UPDATE: An unmanned NASA rocket blew up on lift off Tuesday evening, taking with it an experiment put together by students at Ocean City (N.J.) High school.
Following is an earlier story about the experiment.
Budding astrobiologists at Ocean City High School in New Jersey got their first taste of the workplace reality Monday night when the rocket that was supposed to take their experiment into space got delayed.
“Oh my gosh, I couldn’t believe it,” said Ocean City High School senior Mercy Griffith, one of six students who worked on the project for a year.
“We were so upset,” added fellow senior Kaitland Wriggins, who also made the trip down to Virginia to witness the rocket launch. “It was like two minutes before it happened and then we heard there was a boat out there. We were just getting frustrated that the guy wouldn’t move.”
The 10-minute launch window had passed before the boat moved out of restricted waters.

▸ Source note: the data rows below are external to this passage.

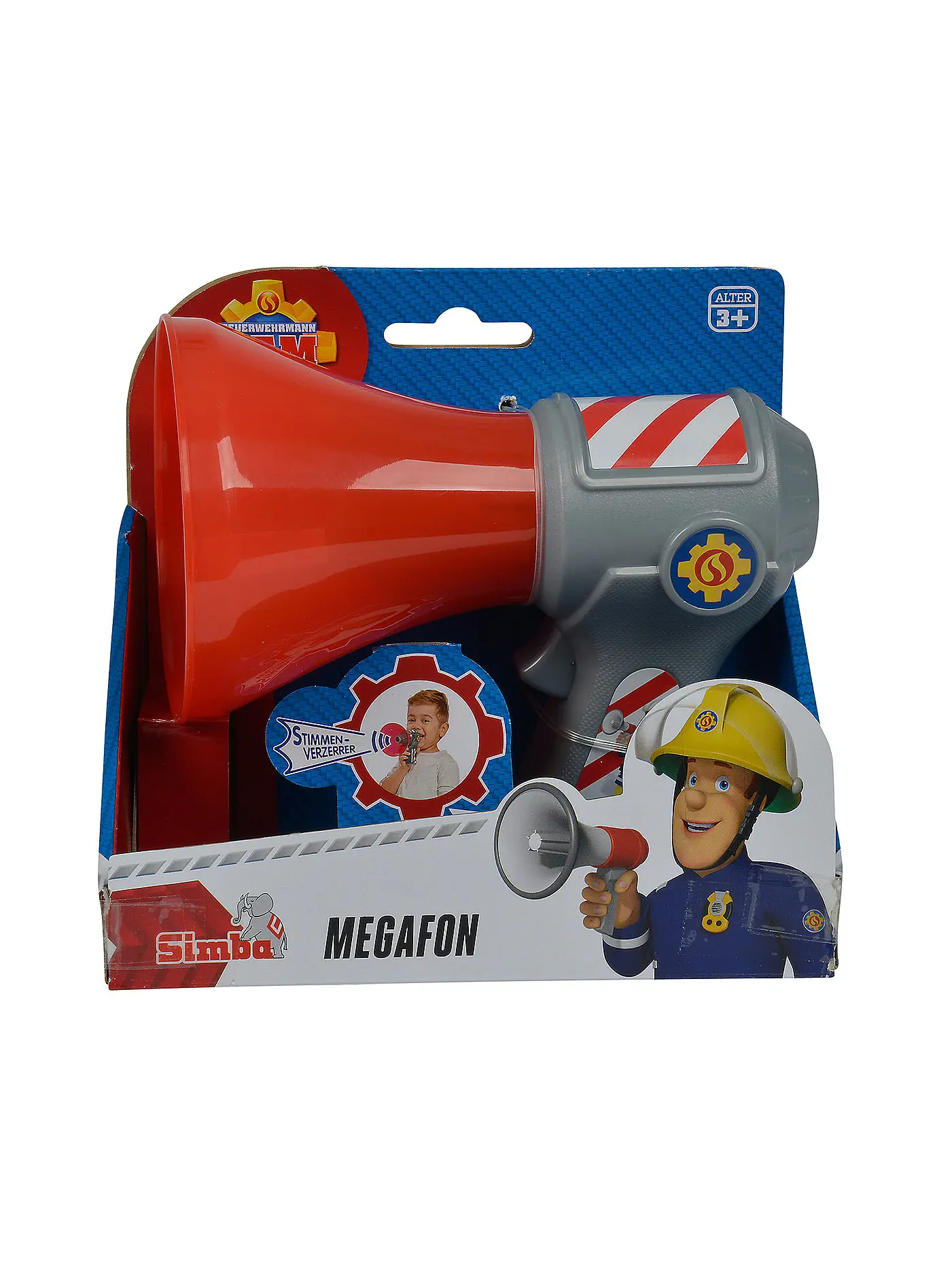 SIMBA | Feuerwehrmann Sam - Feuerwehr Megaphon | 
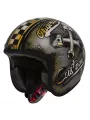 MOTOCICLETA casco jet POCO DECO OP9BM - PREMIER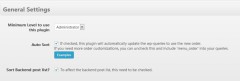 WP Posts Re-order screenshot 1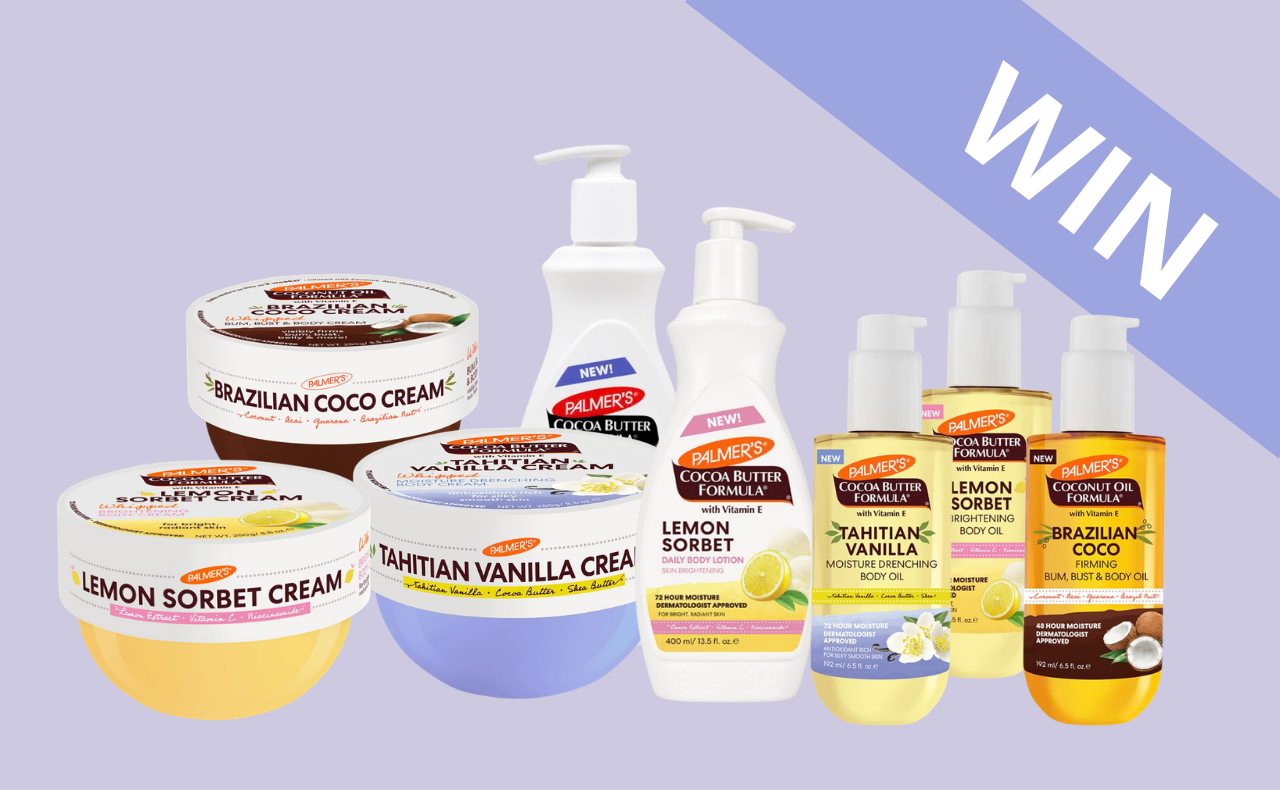 WIN 1 of 2 Palmer’s Body Care Routine Sets (valued at $161.95 each)
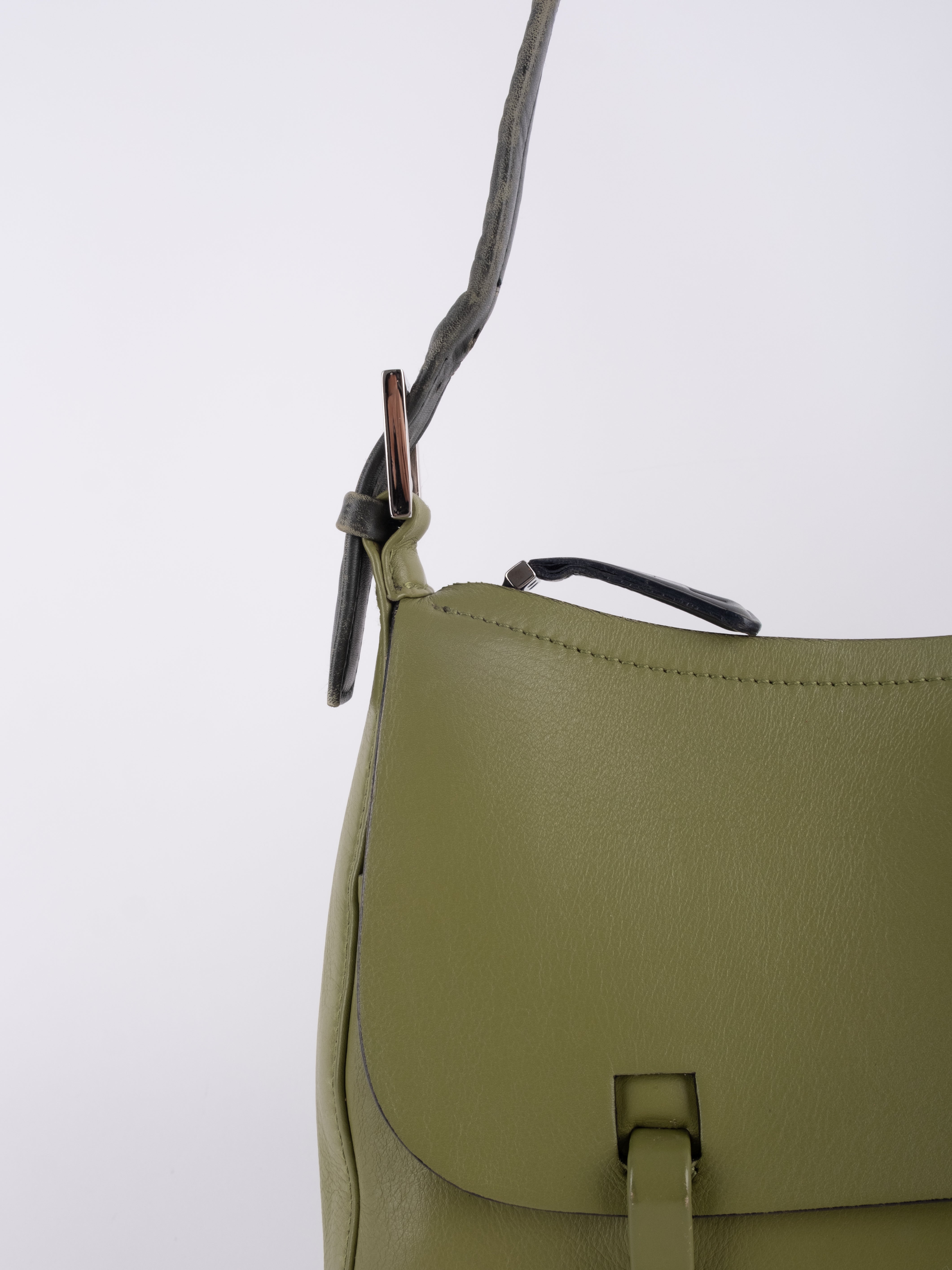 Bally Green Shoulder Bag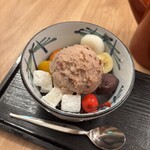 290664778 - 小倉あんみつ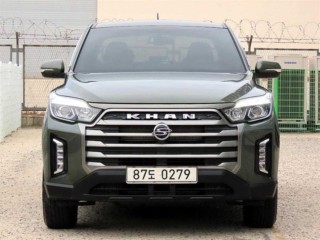 KG모빌리티(쌍용) 렉스턴 더 뉴 렉스턴 스포츠 칸 디젤 2.2 4WD 프레스티지
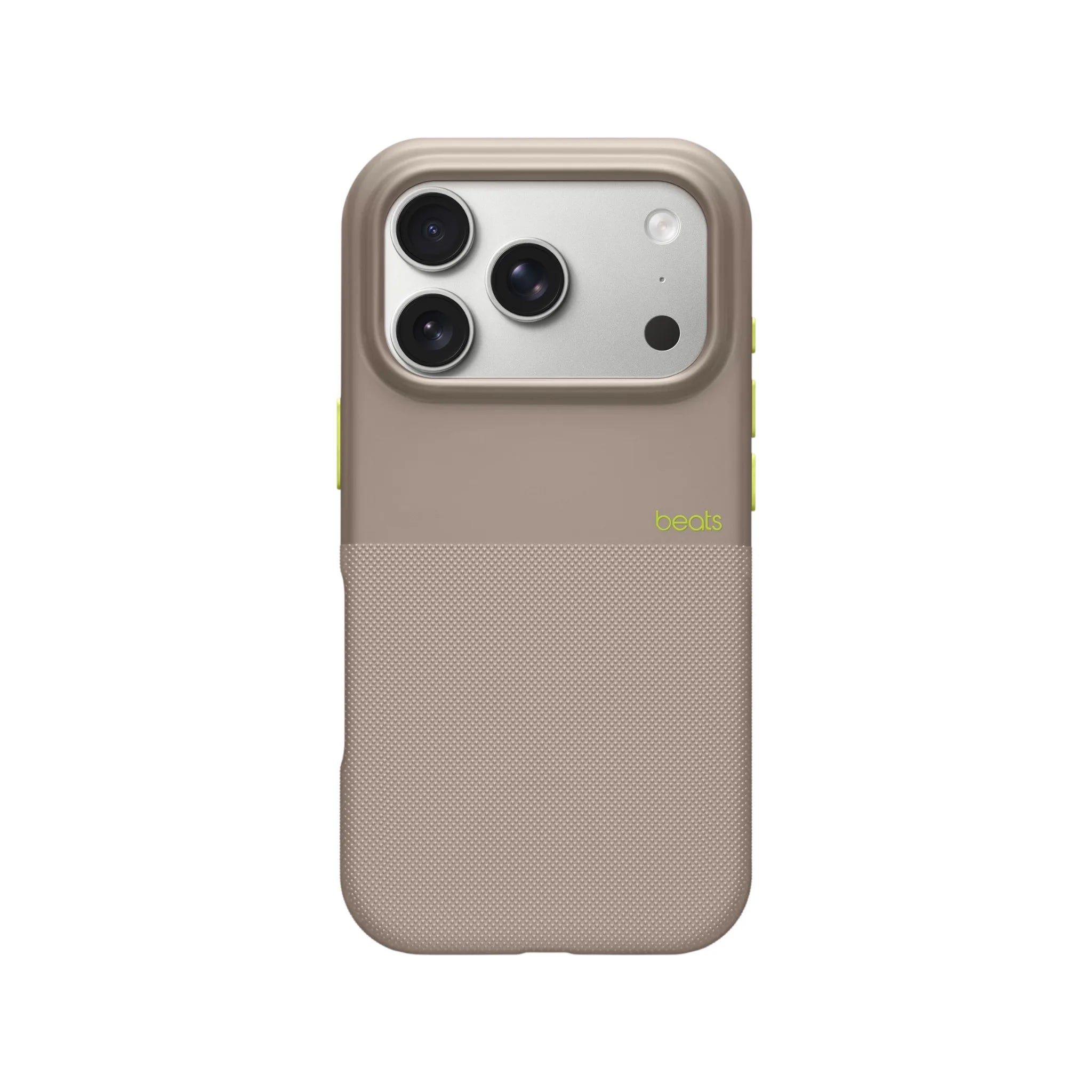 Beats iPhone 17 Pro Rugged Case - Gray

The chance for students to conduct experiments in space is part of the Student Spaceflight Experiments Program offered through the National Center for Earth and Space Science Education, a nonprofit. This is their eighth mission to space and their sixth to the International Space Station (another scheduled mission was also recently announced).
Director and creator Jeff Goldstein said the program purposely mimics the system used by scientists to decide which projects should be greenlighted.
“All of their teams were formally competing just like professionals to make the case for why their designed experiment ought to be the one that flies for Ocean City,” he said.
The winning entry from looks specifically at how the bacteria E. coli attaches to surfaces in low gravity.
“Astronauts will be up in space for an extended period of time and we need to know how E. coli acts in space because we all have E. coli in our systems,” explained Griffith.
17 other teams from North America are joining Ocean City in investigating everything from whether composting is possible in space to how microgravity affects mosquito development.
The good news is that the students probably won’t have to wait too much longer before they see their experiments in space. The launch has been rescheduled for 6:22 p.m. Tuesday evening.